The end of an era is approaching at the Milwaukee Symphony Orchestra. After eight seasons, Edo de Waart’s tenure as MSO music director ends this month. Friday evening I heard one of his last concerts in his current role, which was certainly a showcase for the orchestra sound he built here.

Hearing a lively, bracing account of the Overture to Wolfgang Amadeus Mozart’s Don Giovanni conjured memories of the unforgettable 2014 performance of the complete opera at MSO. Vivid contrasts of drama and comedy so organic to the score came forth in the overture.

Dutch pianist Ronald Brautigam played Ludwig van Beethoven’s Concerto No. 4 in G Major for Piano and Orchestra, Op. 58 with serenity of spirit. He has a master’s seemingly effortless command of the instrument, performing with pristine clarity and evenness. There is an elevated purity to what Brautigam brings to the music, creating glistening soft sounds that easily carry out into the hall. He seemed the perfect complement to De Waart’s distaste for showy interpretation.
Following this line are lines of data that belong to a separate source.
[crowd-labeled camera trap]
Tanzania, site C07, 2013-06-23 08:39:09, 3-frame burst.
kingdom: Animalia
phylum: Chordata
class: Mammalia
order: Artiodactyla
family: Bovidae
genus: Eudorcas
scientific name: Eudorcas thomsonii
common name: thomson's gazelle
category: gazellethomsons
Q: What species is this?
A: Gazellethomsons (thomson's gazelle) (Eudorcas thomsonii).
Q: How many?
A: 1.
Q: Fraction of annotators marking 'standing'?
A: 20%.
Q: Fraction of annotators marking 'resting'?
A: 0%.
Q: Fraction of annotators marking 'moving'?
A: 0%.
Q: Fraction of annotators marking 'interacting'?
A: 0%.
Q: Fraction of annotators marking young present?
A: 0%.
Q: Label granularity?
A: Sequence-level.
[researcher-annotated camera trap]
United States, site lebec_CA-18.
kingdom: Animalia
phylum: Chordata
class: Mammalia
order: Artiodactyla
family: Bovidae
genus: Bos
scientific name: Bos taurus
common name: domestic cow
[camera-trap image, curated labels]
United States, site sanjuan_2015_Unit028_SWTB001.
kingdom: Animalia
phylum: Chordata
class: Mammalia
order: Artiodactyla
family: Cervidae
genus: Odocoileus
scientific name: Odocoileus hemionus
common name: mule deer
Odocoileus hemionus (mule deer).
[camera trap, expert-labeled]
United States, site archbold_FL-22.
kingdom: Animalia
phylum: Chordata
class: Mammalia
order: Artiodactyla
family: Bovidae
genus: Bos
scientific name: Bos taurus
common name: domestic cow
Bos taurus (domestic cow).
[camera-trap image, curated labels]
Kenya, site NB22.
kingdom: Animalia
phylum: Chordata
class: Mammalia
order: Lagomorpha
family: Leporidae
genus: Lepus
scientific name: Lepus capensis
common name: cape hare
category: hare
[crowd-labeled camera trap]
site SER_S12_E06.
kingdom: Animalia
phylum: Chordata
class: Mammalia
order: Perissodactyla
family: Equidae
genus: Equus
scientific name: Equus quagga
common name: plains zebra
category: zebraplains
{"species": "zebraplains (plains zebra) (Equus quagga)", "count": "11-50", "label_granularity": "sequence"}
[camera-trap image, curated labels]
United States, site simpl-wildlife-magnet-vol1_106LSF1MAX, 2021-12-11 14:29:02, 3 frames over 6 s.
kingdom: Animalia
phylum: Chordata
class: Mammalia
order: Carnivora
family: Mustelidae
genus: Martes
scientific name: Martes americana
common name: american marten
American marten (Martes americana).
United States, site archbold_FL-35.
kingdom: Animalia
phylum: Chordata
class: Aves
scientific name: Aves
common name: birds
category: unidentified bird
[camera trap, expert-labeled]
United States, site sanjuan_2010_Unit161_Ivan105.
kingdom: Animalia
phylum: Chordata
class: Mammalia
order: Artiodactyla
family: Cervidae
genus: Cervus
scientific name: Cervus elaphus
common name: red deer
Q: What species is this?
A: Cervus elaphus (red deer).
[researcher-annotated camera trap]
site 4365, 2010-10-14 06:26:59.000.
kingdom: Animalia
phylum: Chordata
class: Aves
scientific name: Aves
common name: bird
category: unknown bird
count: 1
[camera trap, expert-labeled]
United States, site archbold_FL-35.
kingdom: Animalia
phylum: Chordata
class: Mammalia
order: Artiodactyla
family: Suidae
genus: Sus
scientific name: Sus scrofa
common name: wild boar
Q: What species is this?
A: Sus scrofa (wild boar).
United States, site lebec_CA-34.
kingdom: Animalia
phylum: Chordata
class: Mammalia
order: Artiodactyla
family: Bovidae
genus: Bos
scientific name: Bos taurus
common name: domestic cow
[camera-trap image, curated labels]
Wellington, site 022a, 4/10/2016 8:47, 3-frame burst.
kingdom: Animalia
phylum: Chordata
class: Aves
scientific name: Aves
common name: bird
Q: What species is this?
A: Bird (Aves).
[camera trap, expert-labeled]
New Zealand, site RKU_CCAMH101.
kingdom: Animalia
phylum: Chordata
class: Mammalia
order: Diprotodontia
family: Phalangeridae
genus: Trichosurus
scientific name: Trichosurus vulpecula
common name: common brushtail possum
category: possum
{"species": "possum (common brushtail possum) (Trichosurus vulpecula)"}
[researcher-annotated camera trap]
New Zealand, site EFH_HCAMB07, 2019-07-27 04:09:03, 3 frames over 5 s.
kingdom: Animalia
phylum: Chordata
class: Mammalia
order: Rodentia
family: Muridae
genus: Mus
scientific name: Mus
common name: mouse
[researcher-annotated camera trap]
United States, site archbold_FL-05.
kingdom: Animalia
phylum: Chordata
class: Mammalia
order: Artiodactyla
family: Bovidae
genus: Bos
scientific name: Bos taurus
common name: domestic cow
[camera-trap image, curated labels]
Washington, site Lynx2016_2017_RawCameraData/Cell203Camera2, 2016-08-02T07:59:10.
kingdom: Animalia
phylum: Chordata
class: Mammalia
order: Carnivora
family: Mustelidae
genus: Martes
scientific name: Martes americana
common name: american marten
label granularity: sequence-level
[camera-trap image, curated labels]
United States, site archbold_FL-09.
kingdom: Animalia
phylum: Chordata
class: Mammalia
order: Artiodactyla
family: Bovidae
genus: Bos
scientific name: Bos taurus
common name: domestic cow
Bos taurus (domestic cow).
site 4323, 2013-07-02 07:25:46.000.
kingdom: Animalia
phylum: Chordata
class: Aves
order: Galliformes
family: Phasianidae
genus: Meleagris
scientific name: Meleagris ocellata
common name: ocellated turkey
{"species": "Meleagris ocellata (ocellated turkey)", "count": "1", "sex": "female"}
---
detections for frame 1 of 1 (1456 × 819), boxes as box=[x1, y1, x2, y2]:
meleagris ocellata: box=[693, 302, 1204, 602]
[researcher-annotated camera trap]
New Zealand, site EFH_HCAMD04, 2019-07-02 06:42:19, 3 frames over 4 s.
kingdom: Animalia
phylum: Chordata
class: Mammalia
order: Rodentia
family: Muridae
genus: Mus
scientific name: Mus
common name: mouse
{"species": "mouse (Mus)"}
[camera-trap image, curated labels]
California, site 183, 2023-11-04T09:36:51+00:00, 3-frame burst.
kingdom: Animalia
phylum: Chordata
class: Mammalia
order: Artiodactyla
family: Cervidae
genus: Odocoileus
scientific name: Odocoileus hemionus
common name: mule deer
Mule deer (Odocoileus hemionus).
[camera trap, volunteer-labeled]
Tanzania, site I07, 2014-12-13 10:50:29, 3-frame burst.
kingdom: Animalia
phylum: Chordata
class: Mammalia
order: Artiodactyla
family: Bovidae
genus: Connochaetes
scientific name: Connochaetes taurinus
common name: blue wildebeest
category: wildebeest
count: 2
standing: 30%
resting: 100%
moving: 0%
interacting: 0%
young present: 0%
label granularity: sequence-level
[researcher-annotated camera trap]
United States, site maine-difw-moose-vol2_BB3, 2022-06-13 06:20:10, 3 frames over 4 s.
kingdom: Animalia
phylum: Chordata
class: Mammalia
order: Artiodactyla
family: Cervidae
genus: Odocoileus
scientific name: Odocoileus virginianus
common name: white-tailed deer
De Waart’s account of Edward Elgar’s lush Symphony No. 1, Op. 55 showed his grasp of the ebb and flow of this music, with its phrase structure that often surges forward then retreats. The strings were impressive in the blazing theme of the second movement. The beautiful third movement foreshadows Elgar’s most famous music—“Nimrod” from the Enigma Variations. Even though I know the symphony, I was caught off-guard with emotion when the soulful theme of the first movement came back in a grand statement in the finale.

Any MSO musician will tell you that the stage acoustics of the multi-purpose Uihlein Hall prevent them from hearing one another. A violinist in the fourth row can’t hear the players in the first row, much less the second violins across the stage. That the orchestra has achieved this level of excellence is a testament to the discipline and technique that De Waart has brought to it. It’s exciting to try to imagine where this excellent orchestra will go musically when they are in a more acoustically friendly (by all preliminary accounts) concert hall, with the anticipated move to the Grand Theater.